++++ DATA ++++

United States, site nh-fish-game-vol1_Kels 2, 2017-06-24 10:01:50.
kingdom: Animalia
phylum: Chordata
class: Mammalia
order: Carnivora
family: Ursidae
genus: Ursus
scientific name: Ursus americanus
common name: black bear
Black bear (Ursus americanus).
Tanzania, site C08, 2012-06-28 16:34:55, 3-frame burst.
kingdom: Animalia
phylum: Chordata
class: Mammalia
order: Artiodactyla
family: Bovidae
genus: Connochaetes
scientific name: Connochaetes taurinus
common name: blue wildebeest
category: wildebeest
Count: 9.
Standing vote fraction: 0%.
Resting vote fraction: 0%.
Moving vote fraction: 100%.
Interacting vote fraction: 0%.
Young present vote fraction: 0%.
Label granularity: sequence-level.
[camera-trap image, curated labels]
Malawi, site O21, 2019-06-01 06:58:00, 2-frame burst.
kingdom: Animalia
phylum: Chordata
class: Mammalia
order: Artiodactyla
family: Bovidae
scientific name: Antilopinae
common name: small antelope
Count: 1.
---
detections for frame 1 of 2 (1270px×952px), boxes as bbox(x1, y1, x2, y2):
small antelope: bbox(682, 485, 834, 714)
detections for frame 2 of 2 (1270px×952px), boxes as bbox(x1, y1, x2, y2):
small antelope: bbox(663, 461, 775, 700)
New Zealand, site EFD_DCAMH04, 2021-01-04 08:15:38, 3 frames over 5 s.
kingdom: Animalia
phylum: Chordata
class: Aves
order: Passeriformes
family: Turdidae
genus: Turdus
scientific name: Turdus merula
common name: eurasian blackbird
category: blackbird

++++

THE PROBLEM
Restate the records exactly. Leave nothing out.

RESULT
United States, site nh-fish-game-vol1_Kels 2, 2017-06-24 10:01:50.
kingdom: Animalia
phylum: Chordata
class: Mammalia
order: Carnivora
family: Ursidae
genus: Ursus
scientific name: Ursus americanus
common name: black bear
Black bear (Ursus americanus).
Tanzania, site C08, 2012-06-28 16:34:55, 3-frame burst.
kingdom: Animalia
phylum: Chordata
class: Mammalia
order: Artiodactyla
family: Bovidae
genus: Connochaetes
scientific name: Connochaetes taurinus
common name: blue wildebeest
category: wildebeest
Count: 9.
Standing vote fraction: 0%.
Resting vote fraction: 0%.
Moving vote fraction: 100%.
Interacting vote fraction: 0%.
Young present vote fraction: 0%.
Label granularity: sequence-level.
[camera-trap image, curated labels]
Malawi, site O21, 2019-06-01 06:58:00, 2-frame burst.
kingdom: Animalia
phylum: Chordata
class: Mammalia
order: Artiodactyla
family: Bovidae
scientific name: Antilopinae
common name: small antelope
Count: 1.
---
detections for frame 1 of 2 (1270px×952px), boxes as bbox(x1, y1, x2, y2):
small antelope: bbox(682, 485, 834, 714)
detections for frame 2 of 2 (1270px×952px), boxes as bbox(x1, y1, x2, y2):
small antelope: bbox(663, 461, 775, 700)
New Zealand, site EFD_DCAMH04, 2021-01-04 08:15:38, 3 frames over 5 s.
kingdom: Animalia
phylum: Chordata
class: Aves
order: Passeriformes
family: Turdidae
genus: Turdus
scientific name: Turdus merula
common name: eurasian blackbird
category: blackbird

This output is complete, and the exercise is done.